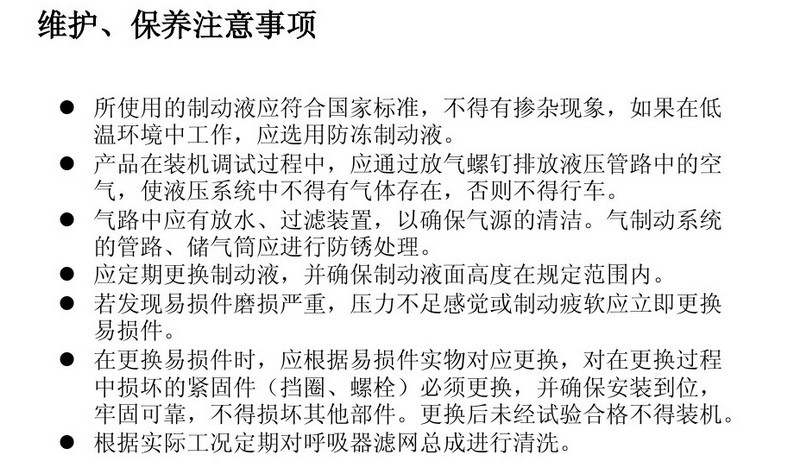 维护、保养注意事项

● 所使用的制动液应符合国家标准，不得有掺杂现象，如果在低温环境中工作，应选用防冻制动液。
● 产品在装机调试过程中，应通过放气螺钉排放液压管路中的空气，使液压系统中不得有气体存在，否则不得行车。
● 气路中应有放水、过滤装置，以确保气源的清洁。气制动系统的管路、储气筒应进行防锈处理。
● 应定期更换制动液，并确保制动液面高度在规定范围内。
● 若发现易损件磨损严重，压力不足感觉或制动疲软应立即更换易损件。
● 在更换易损件时，应根据易损件实物对应更换，对在更换过程中损坏的紧固件（挡圈、螺栓）必须更换，并确保安装到位，牢固可靠，不得损坏其他部件。更换后未经试验合格不得装机。
● 根据实际工况定期对呼吸器滤网总成进行清洗。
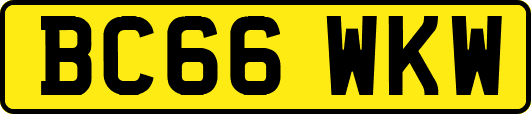 BC66 WKW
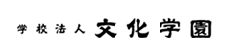 学校法人 文化学園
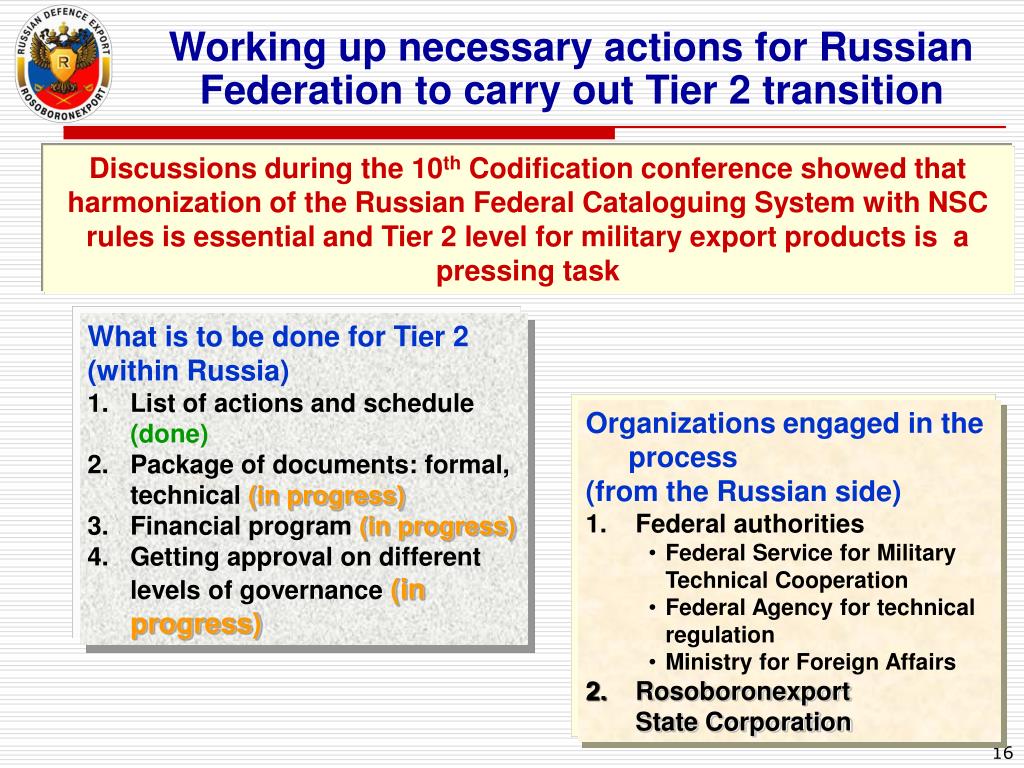 RUSSIAN DEFENCE EXPORT
ROSOBORONEXPORT

Working up necessary actions for Russian Federation to carry out Tier 2 transition

Discussions during the 10$^{th}$ Codification conference showed that harmonization of the Russian Federal Cataloguing System with NSC rules is essential and Tier 2 level for military export products is a pressing task

What is to be done for Tier 2 (within Russia)
1. List of actions and schedule (done)
2. Package of documents: formal, technical (in progress)
3. Financial program (in progress)
4. Getting approval on different levels of governance (in progress)

Organizations engaged in the process
(from the Russian side)
1. Federal authorities
• Federal Service for Military Technical Cooperation
• Federal Agency for technical regulation
• Ministry for Foreign Affairs
2. Rosoboronexport State Corporation

16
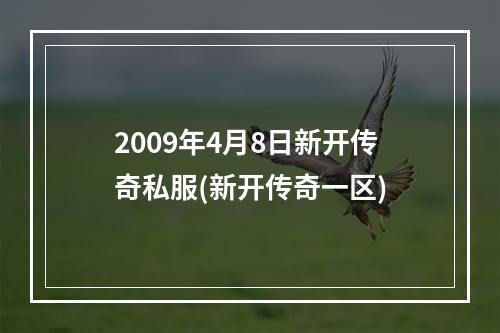 2009年4月8日新开传奇私服(新开传奇一区)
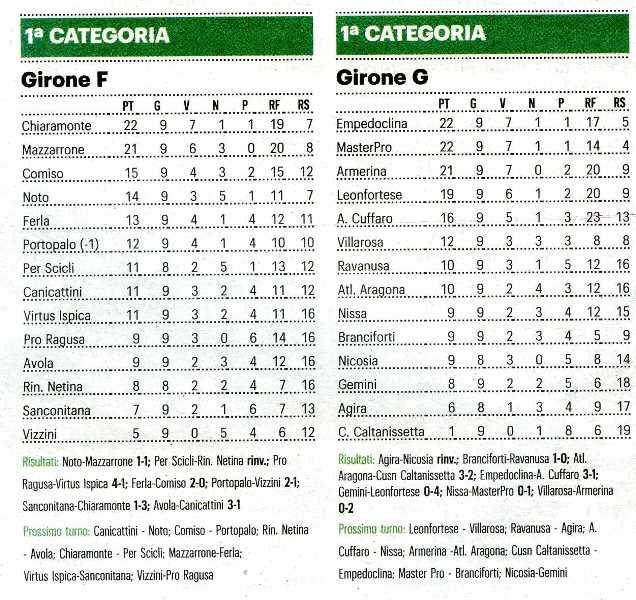 1ª CATEGORIA

Girone F

| | PT | G | V | N | P | RF | RS |
|---|---|---|---|---|---|---|---|
| Chiaramonte | 22 | 9 | 7 | 1 | 1 | 19 | 7 |
| Mazzarrone | 21 | 9 | 6 | 3 | 0 | 20 | 8 |
| Comiso | 15 | 9 | 4 | 3 | 2 | 15 | 12 |
| Noto | 14 | 9 | 3 | 5 | 1 | 11 | 7 |
| Ferla | 13 | 9 | 4 | 1 | 4 | 12 | 11 |
| Portopalo (-1) | 12 | 9 | 4 | 1 | 4 | 10 | 10 |
| Per Scicli | 11 | 8 | 2 | 5 | 1 | 13 | 12 |
| Canicattini | 11 | 9 | 3 | 2 | 4 | 11 | 12 |
| Virtus Ispica | 11 | 9 | 3 | 2 | 4 | 11 | 16 |
| Pro Ragusa | 9 | 9 | 3 | 0 | 6 | 14 | 16 |
| Avola | 9 | 9 | 2 | 3 | 4 | 12 | 16 |
| Rin. Netina | 8 | 8 | 2 | 2 | 4 | 7 | 16 |
| Sanconitana | 7 | 9 | 2 | 1 | 6 | 7 | 13 |
| Vizzini | 5 | 9 | 0 | 5 | 4 | 6 | 12 |

Risultati: Noto-Mazzarrone 1-1; Per Scicli-Rin. Netina rinv.; Pro Ragusa-Virtus Ispica 4-1; Ferla-Comiso 2-0; Portopalo-Vizzini 2-1; Sanconitana-Chiaramonte 1-3; Avola-Canicattini 3-1

Prossimo turno: Canicattini - Noto; Comiso - Portopalo; Rin. Netina - Avola; Chiaramonte - Per Scicli; Mazzarrone-Ferla; Virtus Ispica-Sanconitana; Vizzini-Pro Ragusa

1ª CATEGORIA

Girone G

| | PT | G | V | N | P | RF | RS |
|---|---|---|---|---|---|---|---|
| Empedoclina | 22 | 9 | 7 | 1 | 1 | 17 | 5 |
| MasterPro | 22 | 9 | 7 | 1 | 1 | 14 | 4 |
| Armerina | 21 | 9 | 7 | 0 | 2 | 20 | 9 |
| Leonfortese | 19 | 9 | 6 | 1 | 2 | 20 | 9 |
| A. Cuffaro | 16 | 9 | 5 | 1 | 3 | 23 | 13 |
| Villarosa | 12 | 9 | 3 | 3 | 3 | 8 | 8 |
| Ravanusa | 10 | 9 | 3 | 1 | 5 | 12 | 16 |
| Atl. Aragona | 10 | 9 | 2 | 4 | 3 | 12 | 16 |
| Nissa | 9 | 9 | 2 | 3 | 4 | 12 | 15 |
| Branciforti | 9 | 9 | 2 | 3 | 4 | 5 | 9 |
| Nicosia | 9 | 8 | 3 | 0 | 5 | 8 | 14 |
| Gemini | 8 | 9 | 2 | 2 | 5 | 6 | 18 |
| Agira | 6 | 8 | 1 | 3 | 4 | 9 | 17 |
| C. Caltanissetta | 1 | 9 | 0 | 1 | 8 | 6 | 19 |

Risultati: Agira-Nicosia rinv.; Branciforti-Ravanusa 1-0; Atl. Aragona-Cusn Caltanissetta 3-2; Empedoclina-A. Cuffaro 3-1; Gemini-Leonfortese 0-4; Nissa-MasterPro 0-1; Villarosa-Armerina 0-2

Prossimo turno: Leonfortese - Villarosa; Ravanusa - Agira; A. Cuffaro - Nissa; Armerina -Atl. Aragona; Cusn Caltanissetta - Empedoclina; Master Pro - Branciforti; Nicosia-Gemini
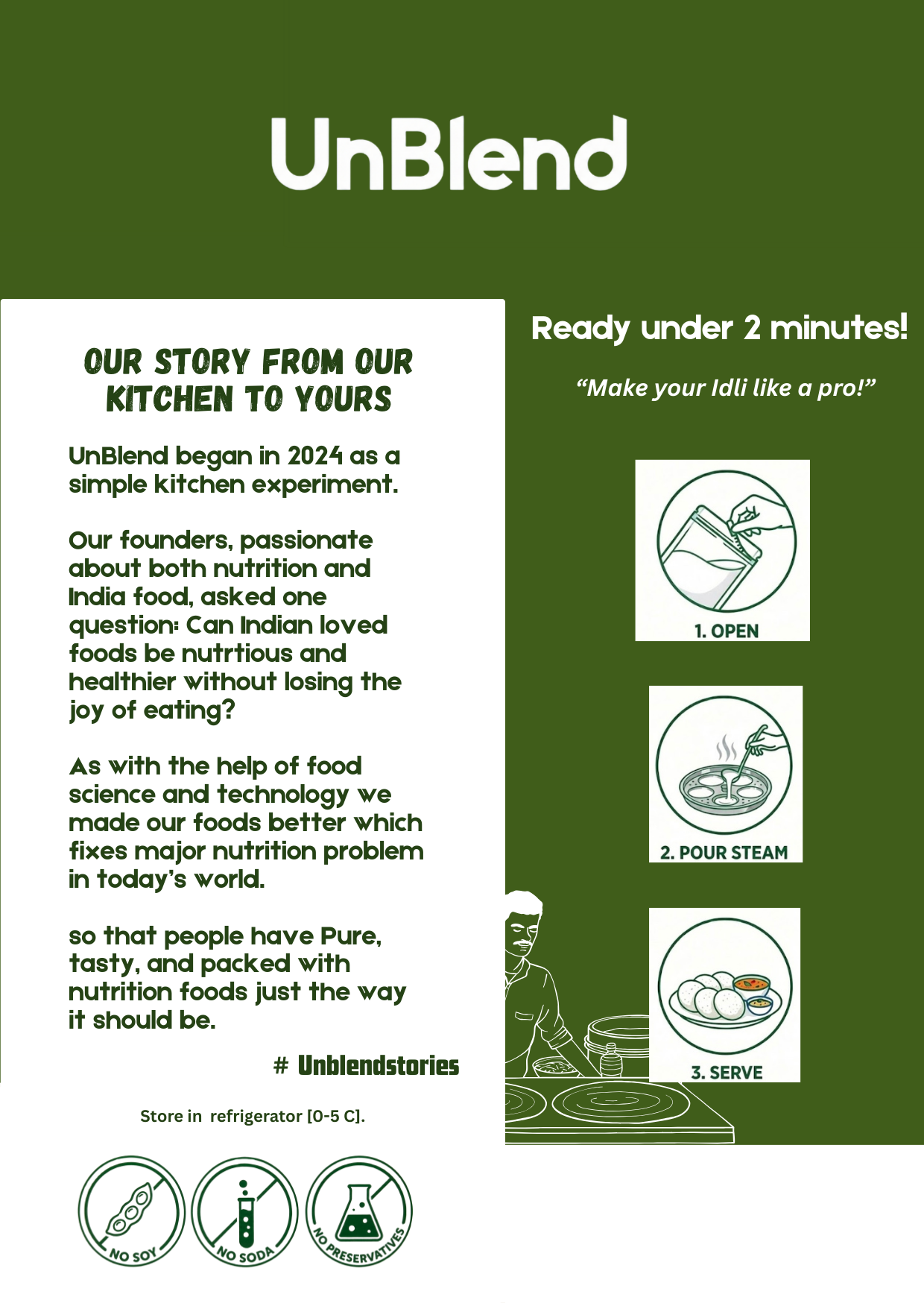 UnBlend

OUR STORY FROM OUR KITCHEN TO YOURS

UnBlend began in 2024 as a simple kitchen experiment.

Our founders, passionate about both nutrition and India food, asked one question: Can Indian loved foods be nutrtious and healthier without losing the joy of eating?

As with the help of food science and technology we made our foods better which fixes major nutrition problem in today's world.

so that people have Pure, tasty, and packed with nutrition foods just the way it should be.

# Unblendstories

Store in refrigerator [0-5 C].

NO SOY

NO SODA

NO PRESERVATIVES

Ready under 2 minutes!

"Make your Idli like a pro!"

1. OPEN

2. POUR STEAM

3. SERVE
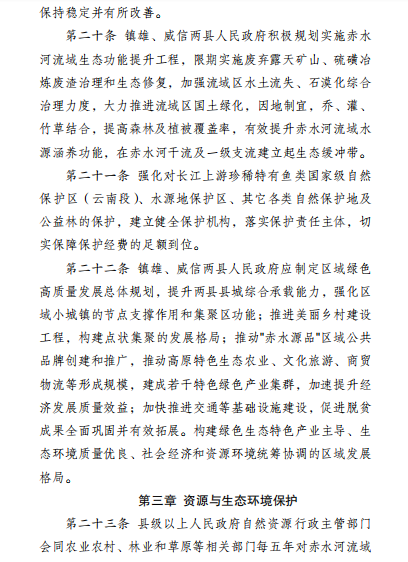 保持稳定并有所改善。

第二十条 镇雄、威信两县人民政府积极规划实施赤水河流域生态功能提升工程，限期实施废弃露天矿山、硫磺冶炼废渣治理和生态修复，加强流域区水土流失、石漠化综合治理力度，大力推进流域区国土绿化，因地制宜，乔、灌、竹草结合，提高森林及植被覆盖率，有效提升赤水河流域水源涵养功能，在赤水河干流及一级支流建立起生态缓冲带。

第二十一条 强化对长江上游珍稀特有鱼类国家级自然保护区（云南段）、水源地保护区、其它各类自然保护地及公益林的保护，建立健全保护机构，落实保护责任主体，切实保障保护经费的足额到位。

第二十二条 镇雄、威信两县人民政府应制定区域绿色高质量发展总体规划，提升两县县城综合承载能力，强化区域小城镇的节点支撑作用和集聚区功能；推进美丽乡村建设工程，构建点状集聚的发展格局；推动"赤水源品"区域公共品牌创建和推广，推动高原特色生态农业、文化旅游、商贸物流等形成规模，建成若干特色绿色产业集群，加速提升经济发展质量效益；加快推进交通等基础设施建设，促进脱贫成果全面巩固并有效拓展。构建绿色生态特色产业主导、生态环境质量优良、社会经济和资源环境统筹协调的区域发展格局。

第三章 资源与生态环境保护

第二十三条 县级以上人民政府自然资源行政主管部门会同农业农村、林业和草原等相关部门每五年对赤水河流域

——————

EXERCISE REQUIREMENTS – When a line holds the string "actions", pull it out of the listing.

ANSWER SPACE –
Working up necessary actions for Russian Federation to carry out Tier 2 transition
1. List of actions and schedule (done)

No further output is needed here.